Anthera Pharmaceuticals Inc. (NASDAQ:ANTH)

Clinical Updates Conference Call

June 29, 2016 08:30 ET

Executives

May Liu - SVP & Finance Administration

Paul Truex - CEO

Craig Thompson - President & COO

James Pennington - CMO

Renee Martin - SVP, Medical Science

Jonathan Barratt - Reader, Department of Infection Immunity & Inflammation, University of Leicester & Honorary Consultant Nephrologist

Analysts

Yigal Nochomovitz - Citigroup

Chris Howerton - Jefferies

Operator

Good day, ladies and gentlemen, and welcome to the Anthera's Conference Call. All lines have been placed on mute to prevent any background noise. After the speakers' remarks, there will be a question-and-answer session. As a reminder, this conference is being recorded.

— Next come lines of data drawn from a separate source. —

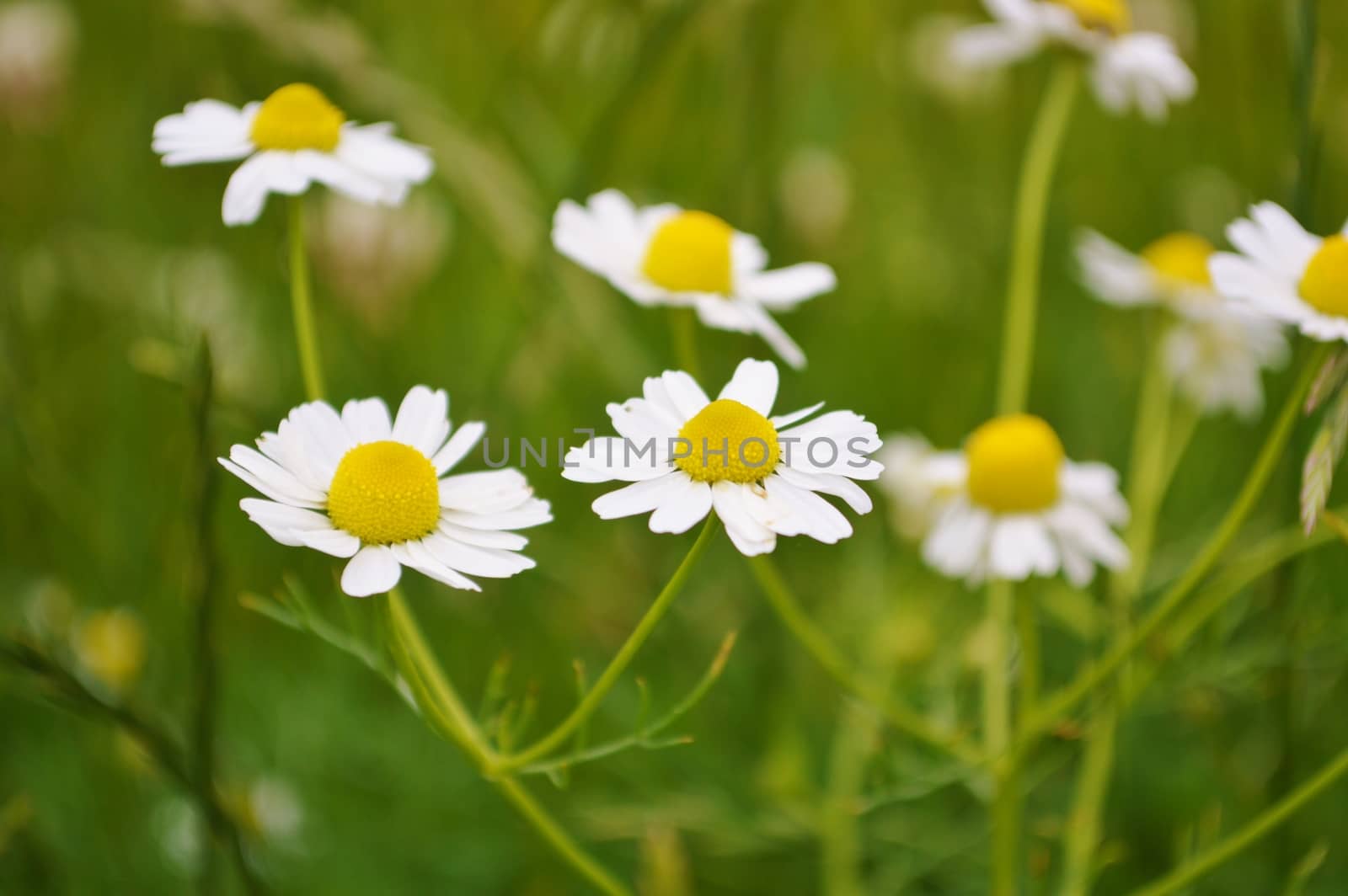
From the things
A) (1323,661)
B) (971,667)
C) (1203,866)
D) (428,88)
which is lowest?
(1203,866)

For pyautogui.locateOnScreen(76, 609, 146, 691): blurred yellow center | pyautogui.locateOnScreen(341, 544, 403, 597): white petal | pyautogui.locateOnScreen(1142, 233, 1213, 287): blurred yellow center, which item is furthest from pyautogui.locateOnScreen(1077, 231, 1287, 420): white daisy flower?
pyautogui.locateOnScreen(76, 609, 146, 691): blurred yellow center

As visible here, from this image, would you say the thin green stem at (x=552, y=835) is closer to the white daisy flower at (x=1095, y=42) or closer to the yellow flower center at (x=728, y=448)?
the yellow flower center at (x=728, y=448)

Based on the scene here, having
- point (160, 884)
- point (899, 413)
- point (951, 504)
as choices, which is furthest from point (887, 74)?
point (160, 884)

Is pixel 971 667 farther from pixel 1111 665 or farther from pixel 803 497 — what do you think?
pixel 803 497

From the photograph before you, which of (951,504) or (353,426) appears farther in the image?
(951,504)

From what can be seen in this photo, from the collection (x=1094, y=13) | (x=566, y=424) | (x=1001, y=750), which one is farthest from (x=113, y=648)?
(x=1094, y=13)

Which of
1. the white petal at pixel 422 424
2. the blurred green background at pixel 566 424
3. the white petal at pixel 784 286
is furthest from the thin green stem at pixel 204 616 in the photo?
the white petal at pixel 784 286
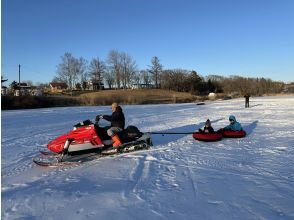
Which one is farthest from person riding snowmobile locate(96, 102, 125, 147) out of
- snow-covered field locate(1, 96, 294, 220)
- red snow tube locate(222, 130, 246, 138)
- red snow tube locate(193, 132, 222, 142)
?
red snow tube locate(222, 130, 246, 138)

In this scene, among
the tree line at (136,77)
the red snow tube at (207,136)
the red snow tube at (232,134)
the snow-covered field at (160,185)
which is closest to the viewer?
the snow-covered field at (160,185)

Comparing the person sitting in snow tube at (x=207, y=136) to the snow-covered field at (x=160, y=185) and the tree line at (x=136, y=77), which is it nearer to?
the snow-covered field at (x=160, y=185)

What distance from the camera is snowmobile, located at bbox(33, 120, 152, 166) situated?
24.5 feet

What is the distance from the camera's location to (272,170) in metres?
6.63

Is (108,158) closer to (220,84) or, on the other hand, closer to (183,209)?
(183,209)

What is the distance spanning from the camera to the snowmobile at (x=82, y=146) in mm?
7460

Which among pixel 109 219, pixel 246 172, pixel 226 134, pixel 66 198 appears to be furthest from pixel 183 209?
pixel 226 134

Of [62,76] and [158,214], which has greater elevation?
[62,76]

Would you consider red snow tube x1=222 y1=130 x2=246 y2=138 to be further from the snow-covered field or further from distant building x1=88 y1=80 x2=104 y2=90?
distant building x1=88 y1=80 x2=104 y2=90

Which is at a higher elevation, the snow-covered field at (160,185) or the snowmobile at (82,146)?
the snowmobile at (82,146)

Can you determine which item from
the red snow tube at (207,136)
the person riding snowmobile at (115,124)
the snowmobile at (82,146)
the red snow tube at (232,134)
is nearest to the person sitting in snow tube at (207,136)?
the red snow tube at (207,136)

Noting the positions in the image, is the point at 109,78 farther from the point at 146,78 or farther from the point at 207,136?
the point at 207,136

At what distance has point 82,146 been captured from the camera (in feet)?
25.1

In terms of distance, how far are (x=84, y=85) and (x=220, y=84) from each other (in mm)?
45796
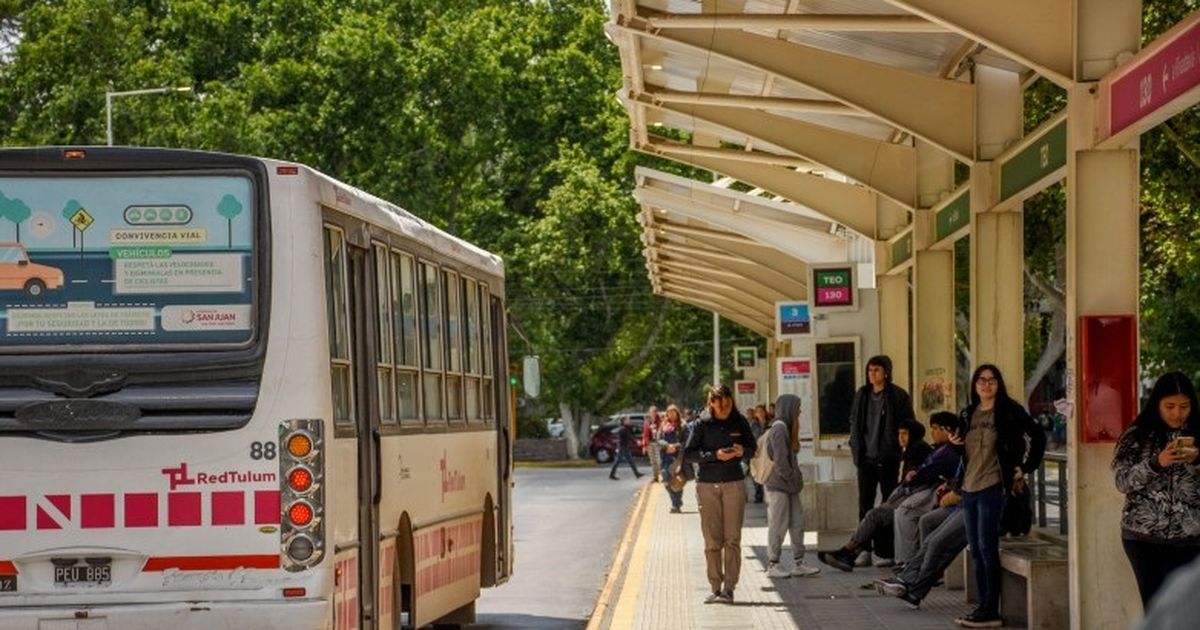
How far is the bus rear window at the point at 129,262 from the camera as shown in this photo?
10.6 meters

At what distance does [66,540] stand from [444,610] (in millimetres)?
4057

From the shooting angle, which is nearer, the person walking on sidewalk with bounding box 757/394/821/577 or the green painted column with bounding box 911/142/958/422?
the person walking on sidewalk with bounding box 757/394/821/577

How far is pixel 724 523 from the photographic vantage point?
17.7 metres

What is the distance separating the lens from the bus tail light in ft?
33.8

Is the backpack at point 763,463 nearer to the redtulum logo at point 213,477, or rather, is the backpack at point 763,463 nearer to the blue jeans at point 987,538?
the blue jeans at point 987,538

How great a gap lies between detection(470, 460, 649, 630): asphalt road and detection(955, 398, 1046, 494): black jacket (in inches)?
147

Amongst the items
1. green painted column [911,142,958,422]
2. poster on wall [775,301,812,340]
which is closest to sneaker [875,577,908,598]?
green painted column [911,142,958,422]

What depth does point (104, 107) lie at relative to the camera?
58.5m

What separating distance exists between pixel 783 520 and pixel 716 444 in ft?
9.19

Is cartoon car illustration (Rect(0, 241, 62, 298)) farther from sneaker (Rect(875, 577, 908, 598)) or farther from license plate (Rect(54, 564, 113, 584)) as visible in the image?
sneaker (Rect(875, 577, 908, 598))

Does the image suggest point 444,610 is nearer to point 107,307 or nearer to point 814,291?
point 107,307

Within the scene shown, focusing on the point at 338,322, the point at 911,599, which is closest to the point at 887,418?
the point at 911,599

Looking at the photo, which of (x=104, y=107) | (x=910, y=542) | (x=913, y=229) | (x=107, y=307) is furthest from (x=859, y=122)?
(x=104, y=107)

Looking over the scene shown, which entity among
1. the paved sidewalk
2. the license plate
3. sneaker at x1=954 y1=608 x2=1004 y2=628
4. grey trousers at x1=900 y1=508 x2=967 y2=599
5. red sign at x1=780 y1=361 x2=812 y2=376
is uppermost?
red sign at x1=780 y1=361 x2=812 y2=376
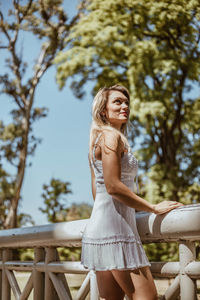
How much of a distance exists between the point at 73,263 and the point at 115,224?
24.2 inches

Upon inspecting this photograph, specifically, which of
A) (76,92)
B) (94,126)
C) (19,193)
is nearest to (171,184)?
(76,92)

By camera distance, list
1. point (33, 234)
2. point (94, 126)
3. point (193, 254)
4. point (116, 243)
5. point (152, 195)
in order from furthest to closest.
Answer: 1. point (152, 195)
2. point (33, 234)
3. point (94, 126)
4. point (116, 243)
5. point (193, 254)

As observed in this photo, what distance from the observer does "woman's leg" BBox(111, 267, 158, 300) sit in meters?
1.64

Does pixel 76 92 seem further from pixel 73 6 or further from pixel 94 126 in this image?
pixel 94 126

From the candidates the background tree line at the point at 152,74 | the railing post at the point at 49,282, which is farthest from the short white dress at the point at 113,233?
the background tree line at the point at 152,74

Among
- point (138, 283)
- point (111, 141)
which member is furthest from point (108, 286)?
point (111, 141)

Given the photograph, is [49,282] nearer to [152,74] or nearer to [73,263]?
[73,263]

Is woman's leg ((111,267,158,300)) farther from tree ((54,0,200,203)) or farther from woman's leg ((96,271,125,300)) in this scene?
tree ((54,0,200,203))

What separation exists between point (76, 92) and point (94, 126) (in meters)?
10.4

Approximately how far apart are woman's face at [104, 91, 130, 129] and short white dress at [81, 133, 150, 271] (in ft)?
0.62

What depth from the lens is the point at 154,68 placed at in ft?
35.1

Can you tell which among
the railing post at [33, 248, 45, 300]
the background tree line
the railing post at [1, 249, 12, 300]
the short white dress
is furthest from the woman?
the background tree line

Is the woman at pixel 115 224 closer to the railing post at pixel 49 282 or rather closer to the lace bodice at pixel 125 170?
the lace bodice at pixel 125 170

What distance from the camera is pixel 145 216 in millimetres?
1772
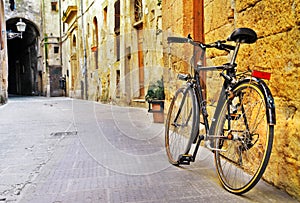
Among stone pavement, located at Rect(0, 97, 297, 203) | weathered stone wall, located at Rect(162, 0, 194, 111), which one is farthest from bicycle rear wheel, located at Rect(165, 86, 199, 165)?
weathered stone wall, located at Rect(162, 0, 194, 111)

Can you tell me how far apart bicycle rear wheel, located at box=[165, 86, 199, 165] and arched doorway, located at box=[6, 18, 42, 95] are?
23668 mm

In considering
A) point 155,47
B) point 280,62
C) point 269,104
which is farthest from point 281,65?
point 155,47

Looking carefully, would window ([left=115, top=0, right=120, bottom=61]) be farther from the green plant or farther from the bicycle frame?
the bicycle frame

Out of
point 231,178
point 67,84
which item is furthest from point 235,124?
point 67,84

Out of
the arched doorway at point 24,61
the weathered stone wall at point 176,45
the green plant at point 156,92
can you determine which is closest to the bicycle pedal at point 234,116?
the weathered stone wall at point 176,45

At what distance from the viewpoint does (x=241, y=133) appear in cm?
221

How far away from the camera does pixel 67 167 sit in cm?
304

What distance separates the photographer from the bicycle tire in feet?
7.07

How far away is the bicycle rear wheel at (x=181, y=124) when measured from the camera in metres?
2.74

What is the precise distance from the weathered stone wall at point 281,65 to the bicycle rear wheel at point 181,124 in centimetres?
56

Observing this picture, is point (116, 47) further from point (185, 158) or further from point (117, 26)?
point (185, 158)

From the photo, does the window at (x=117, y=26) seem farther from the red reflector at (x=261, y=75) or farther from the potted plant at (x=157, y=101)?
the red reflector at (x=261, y=75)

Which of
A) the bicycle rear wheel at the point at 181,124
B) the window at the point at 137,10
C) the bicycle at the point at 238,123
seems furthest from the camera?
the window at the point at 137,10

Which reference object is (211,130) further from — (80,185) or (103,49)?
(103,49)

I would now like to turn the call over to May Liu, Senior Vice President and Finance Administration.

May Liu

Thank you. Welcome to Anthera's conference call. We issued a press release that provided updates for our Blisibimod and Sollpura clinical programs on June 28, 2016. This press release is available on our website. For additional data, allow me to refer to you our corporate presentation, also available on our website under Events & Presentations at www.anthera.com.

During the course of this conference, we will state our beliefs and make projections and other forward-looking statements regarding future events. We wish to caution you that such statements or predictions and expectations and actual results may differ materially. We refer you to our publicly filed SEC disclosure documents for a detailed description of the risk factors affecting our business, most recently, our Annual Report on Form 10-K for the year-ended December 31, 2015 and Quarterly Report on Form 10-Q for the quarter ended March 31, 2016.

This document identifies the important factors that could cause our actual results to differ materially from our projections and other forward-looking statements. These risk factors include regulatory, operating expenses, intellectual property, clinical development and other risk factors relating to the business. During today's call, we will be discussing the results of the BRIGHT study and CHABLIS 7.5 study for Blisibimod and the SOLUTION study with Sollpura. We will then open the call to your questions.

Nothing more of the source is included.